■ Your instructions ■
Please rename "wooden cabin" to "log cabin" in the records from the line with "From the camera, how" up to and including the last line, and return only those lines with nothing else changed.

■ Given entries ■

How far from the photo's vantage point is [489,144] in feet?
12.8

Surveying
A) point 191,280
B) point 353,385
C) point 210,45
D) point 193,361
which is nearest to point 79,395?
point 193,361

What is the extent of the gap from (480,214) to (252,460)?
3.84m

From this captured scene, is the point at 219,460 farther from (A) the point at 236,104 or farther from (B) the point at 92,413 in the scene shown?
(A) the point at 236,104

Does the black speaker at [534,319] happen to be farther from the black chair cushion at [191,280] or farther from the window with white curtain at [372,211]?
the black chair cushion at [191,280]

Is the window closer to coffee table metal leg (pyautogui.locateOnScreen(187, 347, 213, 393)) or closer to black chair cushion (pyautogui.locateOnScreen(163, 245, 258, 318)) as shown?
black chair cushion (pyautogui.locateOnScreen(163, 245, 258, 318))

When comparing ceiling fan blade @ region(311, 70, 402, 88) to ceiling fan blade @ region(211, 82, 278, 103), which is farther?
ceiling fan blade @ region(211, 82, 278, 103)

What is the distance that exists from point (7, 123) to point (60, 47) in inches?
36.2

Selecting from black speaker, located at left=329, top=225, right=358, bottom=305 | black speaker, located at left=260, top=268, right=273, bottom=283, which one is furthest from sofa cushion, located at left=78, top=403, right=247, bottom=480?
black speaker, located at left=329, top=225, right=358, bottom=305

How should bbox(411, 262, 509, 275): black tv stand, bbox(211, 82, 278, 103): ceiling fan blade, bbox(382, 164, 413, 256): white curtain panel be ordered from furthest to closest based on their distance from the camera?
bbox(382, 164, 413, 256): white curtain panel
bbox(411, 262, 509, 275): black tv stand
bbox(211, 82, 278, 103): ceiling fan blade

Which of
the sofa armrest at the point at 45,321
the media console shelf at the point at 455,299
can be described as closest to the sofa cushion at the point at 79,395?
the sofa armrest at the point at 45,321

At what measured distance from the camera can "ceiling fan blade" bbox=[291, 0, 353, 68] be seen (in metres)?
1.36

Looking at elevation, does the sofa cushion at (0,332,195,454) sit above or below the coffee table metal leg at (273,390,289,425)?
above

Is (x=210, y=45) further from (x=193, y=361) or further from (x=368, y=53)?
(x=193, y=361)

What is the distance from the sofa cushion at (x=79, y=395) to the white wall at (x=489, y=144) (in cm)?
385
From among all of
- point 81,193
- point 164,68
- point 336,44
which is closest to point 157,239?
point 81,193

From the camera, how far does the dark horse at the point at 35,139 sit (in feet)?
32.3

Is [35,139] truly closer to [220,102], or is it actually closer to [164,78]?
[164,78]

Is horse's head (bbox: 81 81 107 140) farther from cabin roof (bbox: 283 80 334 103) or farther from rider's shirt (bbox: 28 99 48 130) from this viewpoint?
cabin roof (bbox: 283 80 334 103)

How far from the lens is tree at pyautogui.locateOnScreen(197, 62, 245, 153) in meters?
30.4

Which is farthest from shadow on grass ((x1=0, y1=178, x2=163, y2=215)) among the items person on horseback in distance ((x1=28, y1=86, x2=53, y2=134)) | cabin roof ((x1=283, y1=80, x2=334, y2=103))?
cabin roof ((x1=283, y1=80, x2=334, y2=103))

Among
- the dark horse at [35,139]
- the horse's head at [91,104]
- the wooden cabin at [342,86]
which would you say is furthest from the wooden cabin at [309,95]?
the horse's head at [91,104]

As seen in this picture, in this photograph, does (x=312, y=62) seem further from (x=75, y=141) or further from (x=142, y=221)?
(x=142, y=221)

■ Reply to the exercise ■
From the camera, how far does the dark horse at the point at 35,139 sit (in feet)?
32.3

Is [35,139] truly closer to [220,102], or is it actually closer to [164,78]?
[164,78]

Is horse's head (bbox: 81 81 107 140) farther from cabin roof (bbox: 283 80 334 103) or farther from rider's shirt (bbox: 28 99 48 130) from this viewpoint?
cabin roof (bbox: 283 80 334 103)

How far from the lens is tree at pyautogui.locateOnScreen(197, 62, 245, 153) in meters?
30.4

Which is farthest from shadow on grass ((x1=0, y1=178, x2=163, y2=215)) among the items person on horseback in distance ((x1=28, y1=86, x2=53, y2=134)) | cabin roof ((x1=283, y1=80, x2=334, y2=103))?
cabin roof ((x1=283, y1=80, x2=334, y2=103))

Among
- the dark horse at [35,139]
- the horse's head at [91,104]
- the log cabin at [342,86]
which would you say is furthest from the log cabin at [309,95]?
the horse's head at [91,104]

As seen in this picture, in this photograph, does (x=312, y=62) seem further from (x=75, y=141) or further from (x=142, y=221)?
(x=142, y=221)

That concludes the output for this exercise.